The Outsider (3 Stars)


This film confused me when I watched it. It wasn't so much that I didn't understand what was happening, it was that I didn't understand the motivation of the central character, Lukas Berlinger. At different times in the film, which takes place over a period of 30 years, he's pursuing different goals, some altruistic, others to make money. After watching the film I read the booklet enclosed with the DVD. Ah ha, it's a true story! That explains everything. Our lives don't have well defined plots, we move in different directions over the years, and there's even the deus ex machina which is a poor plot device in a fictional screenplay, but it's part of real life.

Lukas Berlinger was the son of a rich industrialist who owned a factory in South Germany making chemicals. His father took in a boy, Johannes Roeder, who lost his parents, and the two grew up as brothers and friends. Lukas studied biochemistry, graduating with honours, and took over his father's factory. Johannes became a politician and had a high position in the Nazi party. Because of his important career Lukas was excused from military service, but he was lazy and spent his days getting drunk. Then he finally found the motivation to do something useful: he learnt how to fly a plane and began to smuggle people out of Germany into Switzerland. He did this successfully for years while continuing to feign laziness, but the Nazis began to put pressure on him to work harder. His wife committed suicide, so he fled from Germany and settled in Argentina. He had to leave his son behind, who was adopted by Johannes.

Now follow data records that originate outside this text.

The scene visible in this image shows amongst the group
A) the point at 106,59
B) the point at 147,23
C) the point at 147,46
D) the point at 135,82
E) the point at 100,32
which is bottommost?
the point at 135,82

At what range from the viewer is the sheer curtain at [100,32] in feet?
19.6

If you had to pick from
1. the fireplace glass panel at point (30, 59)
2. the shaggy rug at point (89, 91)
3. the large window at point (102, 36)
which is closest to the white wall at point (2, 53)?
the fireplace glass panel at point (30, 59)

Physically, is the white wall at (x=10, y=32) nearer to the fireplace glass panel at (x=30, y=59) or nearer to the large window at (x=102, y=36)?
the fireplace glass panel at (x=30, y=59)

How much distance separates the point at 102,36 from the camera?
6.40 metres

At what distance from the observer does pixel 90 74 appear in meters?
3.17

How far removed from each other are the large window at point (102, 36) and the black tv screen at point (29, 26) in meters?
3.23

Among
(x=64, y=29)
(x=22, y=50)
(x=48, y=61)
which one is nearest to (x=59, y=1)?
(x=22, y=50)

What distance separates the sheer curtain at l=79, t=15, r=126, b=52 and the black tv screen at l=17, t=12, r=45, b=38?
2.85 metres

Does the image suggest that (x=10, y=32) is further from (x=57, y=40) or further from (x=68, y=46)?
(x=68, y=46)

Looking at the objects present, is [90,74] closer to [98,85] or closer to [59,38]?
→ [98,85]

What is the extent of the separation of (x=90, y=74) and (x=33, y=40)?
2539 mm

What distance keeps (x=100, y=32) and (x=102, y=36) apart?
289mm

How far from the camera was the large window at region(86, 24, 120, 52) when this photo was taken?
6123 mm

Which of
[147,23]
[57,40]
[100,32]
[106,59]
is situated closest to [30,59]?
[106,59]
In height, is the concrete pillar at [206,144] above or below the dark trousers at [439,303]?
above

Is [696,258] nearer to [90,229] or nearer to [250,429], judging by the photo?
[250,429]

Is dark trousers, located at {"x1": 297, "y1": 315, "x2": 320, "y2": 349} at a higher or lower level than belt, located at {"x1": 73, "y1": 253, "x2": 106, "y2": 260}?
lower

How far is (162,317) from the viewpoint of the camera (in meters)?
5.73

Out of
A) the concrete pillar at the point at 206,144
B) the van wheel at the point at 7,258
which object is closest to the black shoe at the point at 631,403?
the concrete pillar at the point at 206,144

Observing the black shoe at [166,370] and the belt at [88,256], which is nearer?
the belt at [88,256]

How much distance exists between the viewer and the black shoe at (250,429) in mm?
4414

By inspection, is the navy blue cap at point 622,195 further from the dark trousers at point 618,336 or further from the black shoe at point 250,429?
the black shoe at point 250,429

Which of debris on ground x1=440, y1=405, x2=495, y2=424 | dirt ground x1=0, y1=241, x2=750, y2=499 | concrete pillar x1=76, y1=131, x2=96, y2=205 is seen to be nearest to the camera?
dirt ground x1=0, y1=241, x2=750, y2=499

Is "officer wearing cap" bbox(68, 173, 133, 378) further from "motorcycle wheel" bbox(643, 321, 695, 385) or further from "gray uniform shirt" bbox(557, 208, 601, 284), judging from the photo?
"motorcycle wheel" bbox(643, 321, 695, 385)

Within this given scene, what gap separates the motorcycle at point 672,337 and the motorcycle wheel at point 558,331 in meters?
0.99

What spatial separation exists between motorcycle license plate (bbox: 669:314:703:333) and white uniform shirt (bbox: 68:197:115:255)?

For the next 20 years he worked developing ways to grow food in the world's dry regions and became an internationally acclaimed scientist. In the process he also became very rich. In 1968 he finally returned to Germany. Johannes was still active in politics; he had become a senator in Baden-Württemberg. He had also been buying land to build a large recreational park. The only problem was that Lukas's abandoned factory stood in the middle of the land. Protesters lobbied Lukas to ask him not to sell, and he agreed. He decided to use the old factory to build zeppelins. Yes, zeppelins! When I watched the film this seemed silly, because the production of zeppelins had been halted 30 years earlier. As a piece of fiction this would have been too ridiculous to believe, but it really happened. This was the pet product of an eccentric old man with a lot of money.

Then came the deus ex machina. There was a thunder storm and the factory was hit by lightning. Everything went up in flames. Lukas was thought to be dead, but he flew away in a small aircraft. He cruised over the Swiss alps enjoying the scenery until he finally ran out of fuel and crashed. This aspect of the film is poetic, of course, we can't be sure that it was what really happened, but we know that he crashed, and the suicide makes a good end to the story.

Overall, this is a curious film about a curious man. A really pleasant and entertaining character, someone that I wish I'd known personally.